At a Senate Armed Services Committee meeting, McCain blasted the program as “both a scandal and a tragedy with respect to cost, schedule and performance.”
McCain has pointed out that the F-35 has been in development for 15 years, that the costs associated with the project have doubled, and that only 179 of a promised 1,013 aircraft have been delivered, but there is reason to believe the worst is over.
The chief of the F-35 program, Lt. Gen. Christopher Bogdan, told DefenseNews that the software problems that have plagued the ultra-complicated F-35 are starting to clear up thanks to “really smart guys at Lockheed Martin and Northrop Grumman and BAE Systems, who own the sensors and stuff, getting down into the nitty gritty and doing good root cause analysis.”
Bogdan claims that the software, called the 3i, that previously had an issue requiring F-35 pilots to reboot the entire aircraft have been resolved, and the craft can now fly for 15 hours nonstop, above the Air Force’s time requirement.

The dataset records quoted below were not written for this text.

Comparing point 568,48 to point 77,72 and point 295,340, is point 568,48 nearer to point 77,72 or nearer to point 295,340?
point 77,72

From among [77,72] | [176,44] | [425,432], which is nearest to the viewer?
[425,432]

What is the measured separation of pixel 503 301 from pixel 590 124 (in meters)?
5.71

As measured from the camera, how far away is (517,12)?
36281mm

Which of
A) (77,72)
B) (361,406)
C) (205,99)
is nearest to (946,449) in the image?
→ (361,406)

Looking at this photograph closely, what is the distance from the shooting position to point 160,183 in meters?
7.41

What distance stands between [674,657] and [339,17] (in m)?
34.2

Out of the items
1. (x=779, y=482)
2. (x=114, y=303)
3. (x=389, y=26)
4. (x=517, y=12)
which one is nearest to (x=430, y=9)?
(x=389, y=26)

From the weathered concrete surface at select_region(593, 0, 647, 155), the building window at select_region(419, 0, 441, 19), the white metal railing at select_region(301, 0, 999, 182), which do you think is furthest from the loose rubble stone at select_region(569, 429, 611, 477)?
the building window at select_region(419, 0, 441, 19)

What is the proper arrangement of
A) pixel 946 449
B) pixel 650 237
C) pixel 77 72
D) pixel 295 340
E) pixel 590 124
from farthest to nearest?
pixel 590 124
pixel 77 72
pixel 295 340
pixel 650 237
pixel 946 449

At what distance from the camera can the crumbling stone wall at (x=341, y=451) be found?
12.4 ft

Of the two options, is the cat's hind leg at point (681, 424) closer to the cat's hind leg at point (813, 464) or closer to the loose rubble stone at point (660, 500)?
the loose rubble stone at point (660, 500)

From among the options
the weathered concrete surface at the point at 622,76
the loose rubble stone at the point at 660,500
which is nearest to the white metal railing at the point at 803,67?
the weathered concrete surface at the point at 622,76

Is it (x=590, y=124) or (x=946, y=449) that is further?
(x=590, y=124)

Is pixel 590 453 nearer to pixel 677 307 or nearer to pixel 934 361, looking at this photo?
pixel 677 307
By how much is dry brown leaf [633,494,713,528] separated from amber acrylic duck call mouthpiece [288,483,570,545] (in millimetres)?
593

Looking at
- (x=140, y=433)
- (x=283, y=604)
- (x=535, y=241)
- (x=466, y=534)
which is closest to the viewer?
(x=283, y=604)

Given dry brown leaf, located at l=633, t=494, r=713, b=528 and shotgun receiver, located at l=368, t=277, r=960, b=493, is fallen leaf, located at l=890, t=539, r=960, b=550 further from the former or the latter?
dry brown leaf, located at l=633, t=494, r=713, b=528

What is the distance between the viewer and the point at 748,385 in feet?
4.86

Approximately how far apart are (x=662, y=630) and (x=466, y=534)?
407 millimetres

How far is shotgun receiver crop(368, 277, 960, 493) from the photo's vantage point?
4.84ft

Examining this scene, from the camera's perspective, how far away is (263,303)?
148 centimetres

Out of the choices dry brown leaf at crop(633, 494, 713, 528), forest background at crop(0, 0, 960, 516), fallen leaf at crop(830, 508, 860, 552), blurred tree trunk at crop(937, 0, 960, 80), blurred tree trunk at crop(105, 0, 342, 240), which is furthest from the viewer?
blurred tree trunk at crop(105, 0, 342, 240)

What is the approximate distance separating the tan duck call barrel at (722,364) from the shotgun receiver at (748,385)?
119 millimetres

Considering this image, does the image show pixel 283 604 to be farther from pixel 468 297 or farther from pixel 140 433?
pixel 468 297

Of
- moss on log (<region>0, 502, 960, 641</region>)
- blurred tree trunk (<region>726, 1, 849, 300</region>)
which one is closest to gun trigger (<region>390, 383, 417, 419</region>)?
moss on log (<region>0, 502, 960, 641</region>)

“I’ll make a decision at the end of this week whether that version of 3i software is it, I’m leaning towards it being it,” said Bogdan. “That’s going to be the version of software that the Air Force declares IOC with.”
The F-35 still has hurdles to clear, and another software update before it is fully capable, but the Joint Strike Fighter could be declared capable as soon as August of this year.
Also, as production of the F-35 increases, some cost estimates are actually dropping.
The F-35, once operational, will provide real time data links between pilots and ground forces, 360 degree visibility for pilots, and impressive stealth capabilities.
The Air Force, Marine Corps, and Navy are all awaiting their own separate versions of the JSF, along with 10 other countries.
Even McCain, after raging against the program on Tuesday declared that “We are making progress…We have challenges that lie ahead, but there has been some significant improvements as opposed to some years ago.”